There are five major models of insurance coverage for the poor:
a) The “Partner-Agent” model
In this model, the MFI would have the function of a dealing agent, thus enabling the insurer to reach a market where it would not intervene directly on its own because of the lack of profitability.
From a client perspective, clients can access an insurance product which is managed by a professional and thus benefit from a better “return on investment” than with an informal means of insurance.
This model is based on the collaboration between a partner agency (usually a formal insurance company) and a dealing agent that provides services to low-income clients. The company (the partner) feeds the financial resources, sets the premiums, monitors the insurance claims and ensures that legal obligations are observed. The agent ensures that the risks, resources and knowledge are transferred and shared rationally between the formal and informal sectors.

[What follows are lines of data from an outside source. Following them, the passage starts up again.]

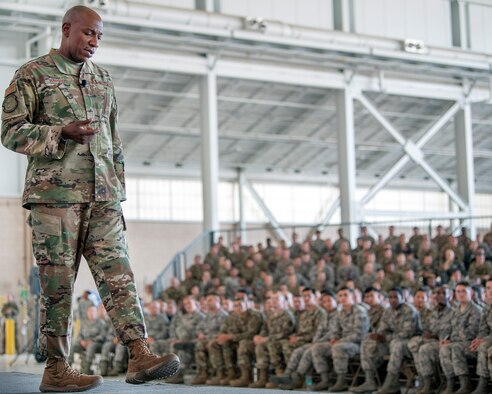 Chief Master Mgt. of the Air Force Kaltheth O. Wright stands in front of and talks to U.S. Airmen sitting in bleachers.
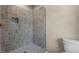 Walk-in shower stall with blue tile, a toilet, and natural lighting at 65 Stream View Way, Spring Hope, NC 27882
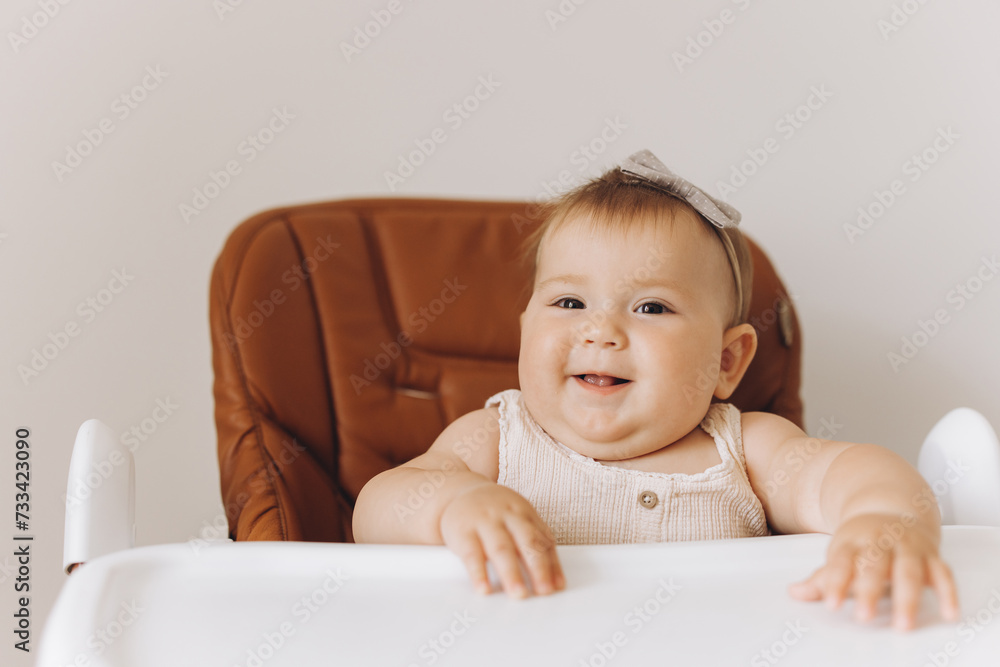 Happy little baby girl sitting in high chair in kitchen at home Happy little baby girl sitting in high chair in kitchen at home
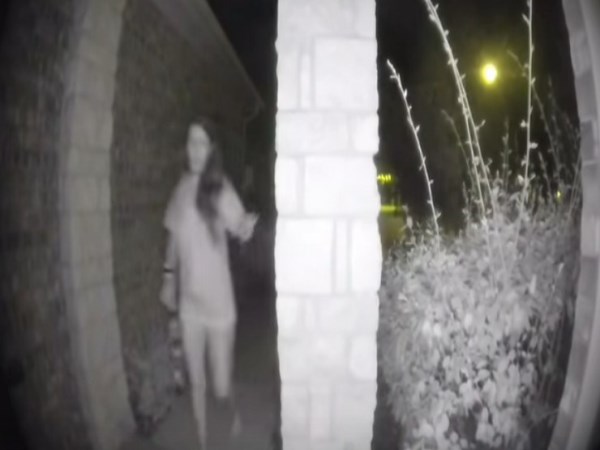 young girl rings calling bell at midnight in half nude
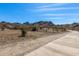 Expansive desert landscape with paved path and mountain views, offering a serene setting for outdoor activities at 1808 E Hayward Ave # 1, Phoenix, AZ 85020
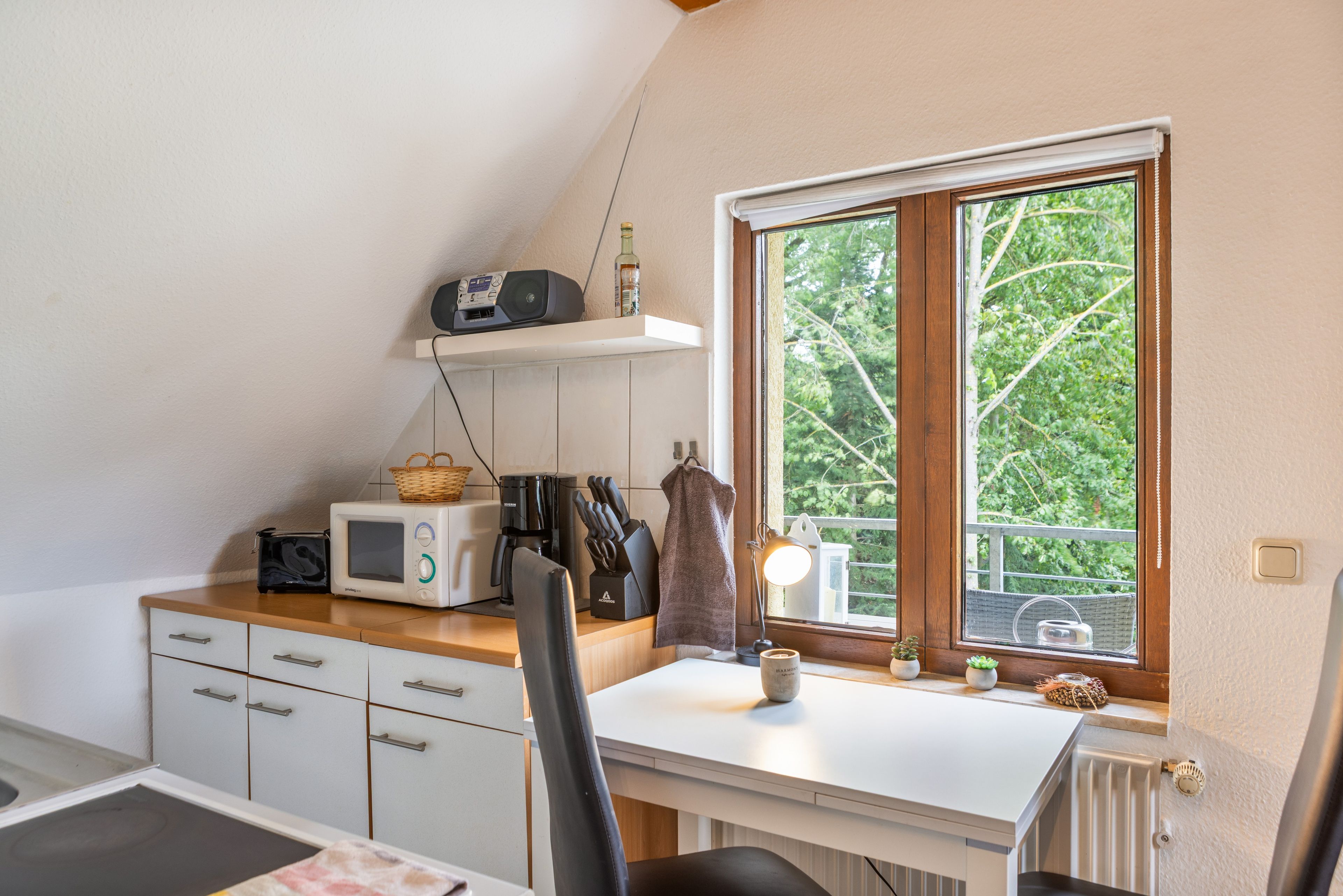 Una cocina con mostrador blanco, microondas, tostadora, cafetera y ventana con vista a árboles.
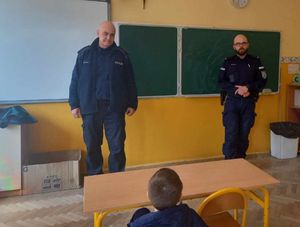 Zdjęcie przedstawiające dzielnicowych podczas prowadzenia lekcji z uczniami.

b) The mutualised insurance and other community-based organisations model
Credit and savings cooperatives often offer borrower's insurance contracts that cover the balance of a loan to be paid back. Moreover, they offer savings in the form of life insurance, to stimulate saving habits. Some also sell Housing, Funeral, Invalidity and Disease insurance, and even Accident policies, yet more rarely. These products come in addition to mainstream credit and savings services.
In the countries of Sub-Saharan Africa, many mutualised health insurances have also been created on the basis of a voluntary membership. In exchange for the premiums they send to a fund, policyholders are entitled to certain benefits. The community has an important role in designing and managing the programme.
c) The “all-in-one insurance” model
Different organisations - MFIs, insurance companies, etc. – can also sell their policies directly to the poor through agents who are paid on a salary or sales commissions basis, or both. India’s Tata AIG or Bangladesh’s Delta-Life develop microinsurance using this model of direct sale.
d) The “franchise” model
In this model, the professional insurer franchises his/her license, assigning part of his/her capital to the licensee through a reinsurance treaty, as the case may be; the licensee (an MFI, generally), on his part, is in charge of designing the product, setting the prices as well as handling the losses and gains.
d) The “supplier” model
This model applies to health insurance specifically, it implies that the insurer provides all or part of the health-care services. His/her interest is that he/she remains in control of the health care offer which is a crucial element for client faithfulness.